WORK TASK: Your answer should consist only of the lines below from the one with "Leo foto farfalla" through the one with "Is Depression? Let", copied exactly.
++++++++++
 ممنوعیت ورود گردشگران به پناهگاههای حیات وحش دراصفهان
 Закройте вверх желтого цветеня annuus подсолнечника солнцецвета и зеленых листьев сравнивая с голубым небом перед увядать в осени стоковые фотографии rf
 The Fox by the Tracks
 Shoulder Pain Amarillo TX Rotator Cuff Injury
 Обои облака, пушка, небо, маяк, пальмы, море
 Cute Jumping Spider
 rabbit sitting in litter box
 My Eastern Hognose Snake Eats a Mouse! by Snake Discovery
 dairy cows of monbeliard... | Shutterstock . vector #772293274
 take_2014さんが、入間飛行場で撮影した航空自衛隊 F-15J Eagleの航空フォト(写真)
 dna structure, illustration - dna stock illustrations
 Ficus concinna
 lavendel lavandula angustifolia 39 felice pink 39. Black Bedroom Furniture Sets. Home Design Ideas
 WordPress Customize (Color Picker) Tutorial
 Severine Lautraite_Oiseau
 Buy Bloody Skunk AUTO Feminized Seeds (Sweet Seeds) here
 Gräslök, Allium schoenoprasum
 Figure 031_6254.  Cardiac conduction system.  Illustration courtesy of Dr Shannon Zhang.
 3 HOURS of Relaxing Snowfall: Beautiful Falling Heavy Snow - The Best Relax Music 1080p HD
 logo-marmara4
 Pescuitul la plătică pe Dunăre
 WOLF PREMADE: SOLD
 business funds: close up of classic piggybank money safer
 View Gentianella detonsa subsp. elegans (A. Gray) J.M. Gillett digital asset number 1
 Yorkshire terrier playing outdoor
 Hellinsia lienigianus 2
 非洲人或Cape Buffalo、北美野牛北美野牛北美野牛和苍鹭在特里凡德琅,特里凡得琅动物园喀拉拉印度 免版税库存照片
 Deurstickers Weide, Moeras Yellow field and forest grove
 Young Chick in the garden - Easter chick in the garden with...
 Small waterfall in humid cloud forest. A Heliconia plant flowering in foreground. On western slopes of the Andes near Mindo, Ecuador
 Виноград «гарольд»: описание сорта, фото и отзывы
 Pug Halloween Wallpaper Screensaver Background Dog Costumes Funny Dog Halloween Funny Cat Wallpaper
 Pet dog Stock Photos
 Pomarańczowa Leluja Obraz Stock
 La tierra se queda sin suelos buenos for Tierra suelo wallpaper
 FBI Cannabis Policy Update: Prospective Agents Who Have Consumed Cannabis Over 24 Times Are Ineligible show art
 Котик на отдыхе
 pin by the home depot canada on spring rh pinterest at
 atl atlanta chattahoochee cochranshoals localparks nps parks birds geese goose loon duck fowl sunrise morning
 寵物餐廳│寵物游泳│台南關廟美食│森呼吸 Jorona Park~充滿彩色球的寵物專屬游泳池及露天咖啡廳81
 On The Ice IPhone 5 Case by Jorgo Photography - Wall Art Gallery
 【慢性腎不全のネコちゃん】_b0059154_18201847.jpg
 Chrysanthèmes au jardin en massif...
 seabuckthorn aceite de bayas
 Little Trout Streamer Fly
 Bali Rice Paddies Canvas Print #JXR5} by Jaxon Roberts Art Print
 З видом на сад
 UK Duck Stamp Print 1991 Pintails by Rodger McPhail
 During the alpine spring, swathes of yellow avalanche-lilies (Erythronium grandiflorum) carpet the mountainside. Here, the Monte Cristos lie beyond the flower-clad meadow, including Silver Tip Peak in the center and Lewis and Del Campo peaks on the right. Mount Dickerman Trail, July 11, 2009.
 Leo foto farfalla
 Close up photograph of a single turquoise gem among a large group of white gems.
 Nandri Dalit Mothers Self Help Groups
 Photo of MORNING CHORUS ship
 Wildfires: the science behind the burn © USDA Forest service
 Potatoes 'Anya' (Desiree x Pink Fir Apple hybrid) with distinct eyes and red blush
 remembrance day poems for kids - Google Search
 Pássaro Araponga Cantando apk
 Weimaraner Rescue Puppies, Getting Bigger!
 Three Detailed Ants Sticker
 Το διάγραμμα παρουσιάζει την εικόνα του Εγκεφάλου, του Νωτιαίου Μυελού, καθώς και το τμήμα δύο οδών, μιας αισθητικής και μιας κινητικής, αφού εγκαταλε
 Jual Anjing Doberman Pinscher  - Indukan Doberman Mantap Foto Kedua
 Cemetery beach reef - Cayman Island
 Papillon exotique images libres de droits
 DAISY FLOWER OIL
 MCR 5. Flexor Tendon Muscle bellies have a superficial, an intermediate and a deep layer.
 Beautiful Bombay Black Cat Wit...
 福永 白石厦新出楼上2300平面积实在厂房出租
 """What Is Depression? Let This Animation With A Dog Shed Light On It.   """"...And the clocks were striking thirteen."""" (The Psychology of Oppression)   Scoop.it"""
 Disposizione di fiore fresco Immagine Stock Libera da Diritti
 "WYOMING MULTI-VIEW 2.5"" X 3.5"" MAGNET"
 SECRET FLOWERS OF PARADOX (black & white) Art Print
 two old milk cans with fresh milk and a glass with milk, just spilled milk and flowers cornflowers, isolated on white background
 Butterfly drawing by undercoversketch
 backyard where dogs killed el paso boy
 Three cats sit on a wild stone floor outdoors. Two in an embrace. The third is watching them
++++++++++
RESULT FOR THIS EXERCISE:
 Leo foto farfalla
 Close up photograph of a single turquoise gem among a large group of white gems.
 Nandri Dalit Mothers Self Help Groups
 Photo of MORNING CHORUS ship
 Wildfires: the science behind the burn © USDA Forest service
 Potatoes 'Anya' (Desiree x Pink Fir Apple hybrid) with distinct eyes and red blush
 remembrance day poems for kids - Google Search
 Pássaro Araponga Cantando apk
 Weimaraner Rescue Puppies, Getting Bigger!
 Three Detailed Ants Sticker
 Το διάγραμμα παρουσιάζει την εικόνα του Εγκεφάλου, του Νωτιαίου Μυελού, καθώς και το τμήμα δύο οδών, μιας αισθητικής και μιας κινητικής, αφού εγκαταλε
 Jual Anjing Doberman Pinscher  - Indukan Doberman Mantap Foto Kedua
 Cemetery beach reef - Cayman Island
 Papillon exotique images libres de droits
 DAISY FLOWER OIL
 MCR 5. Flexor Tendon Muscle bellies have a superficial, an intermediate and a deep layer.
 Beautiful Bombay Black Cat Wit...
 福永 白石厦新出楼上2300平面积实在厂房出租
 """What Is Depression? Let This Animation With A Dog Shed Light On It.   """"...And the clocks were striking thirteen."""" (The Psychology of Oppression)   Scoop.it"""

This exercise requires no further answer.